TASK BRIEF. Rewrite the records below, putting "plaited hair" in place of every "braided hair" and leaving everything else as it is.

— Begin DATA FOR PROCESSING —

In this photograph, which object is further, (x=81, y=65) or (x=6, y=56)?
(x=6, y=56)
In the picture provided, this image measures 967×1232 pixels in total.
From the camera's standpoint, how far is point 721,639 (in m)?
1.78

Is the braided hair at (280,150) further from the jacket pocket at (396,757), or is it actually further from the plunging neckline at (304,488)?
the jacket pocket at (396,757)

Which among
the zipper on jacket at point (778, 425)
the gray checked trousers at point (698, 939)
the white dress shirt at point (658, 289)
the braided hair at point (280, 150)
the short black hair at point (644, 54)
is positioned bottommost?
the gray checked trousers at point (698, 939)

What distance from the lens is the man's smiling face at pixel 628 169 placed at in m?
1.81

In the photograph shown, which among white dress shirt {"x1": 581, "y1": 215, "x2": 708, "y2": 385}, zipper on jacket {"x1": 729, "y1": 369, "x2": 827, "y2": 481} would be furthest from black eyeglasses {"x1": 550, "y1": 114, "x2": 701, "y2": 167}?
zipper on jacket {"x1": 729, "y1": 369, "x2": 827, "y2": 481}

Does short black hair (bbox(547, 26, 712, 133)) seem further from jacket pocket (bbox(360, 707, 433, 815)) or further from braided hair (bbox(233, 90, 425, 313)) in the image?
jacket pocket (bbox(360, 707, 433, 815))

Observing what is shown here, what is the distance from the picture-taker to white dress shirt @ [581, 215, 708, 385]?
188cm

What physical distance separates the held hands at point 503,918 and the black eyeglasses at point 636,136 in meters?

— End DATA FOR PROCESSING —

THE RESPONSE.
In this photograph, which object is further, (x=81, y=65) or (x=6, y=56)?
(x=6, y=56)
In the picture provided, this image measures 967×1232 pixels in total.
From the camera's standpoint, how far is point 721,639 (in m)?
1.78

Is the plaited hair at (280,150) further from the jacket pocket at (396,757), or is it actually further from the plunging neckline at (304,488)?
the jacket pocket at (396,757)

Which among
the zipper on jacket at point (778, 425)
the gray checked trousers at point (698, 939)
the white dress shirt at point (658, 289)
the plaited hair at point (280, 150)
the short black hair at point (644, 54)
is positioned bottommost?
the gray checked trousers at point (698, 939)

What distance from the lens is the man's smiling face at pixel 628 169 placed at in m?
1.81

In the photograph shown, which among white dress shirt {"x1": 581, "y1": 215, "x2": 708, "y2": 385}, zipper on jacket {"x1": 729, "y1": 369, "x2": 827, "y2": 481} would be furthest from black eyeglasses {"x1": 550, "y1": 114, "x2": 701, "y2": 167}?
zipper on jacket {"x1": 729, "y1": 369, "x2": 827, "y2": 481}

Does short black hair (bbox(547, 26, 712, 133)) seem further from jacket pocket (bbox(360, 707, 433, 815)) or further from plaited hair (bbox(233, 90, 425, 313)) in the image?
jacket pocket (bbox(360, 707, 433, 815))

Observing what is shown here, what is the distance from the picture-taker to white dress shirt @ [581, 215, 708, 385]?
188cm

What physical distance separates the held hands at point 503,918 and the black eyeglasses at point 636,136 in meters?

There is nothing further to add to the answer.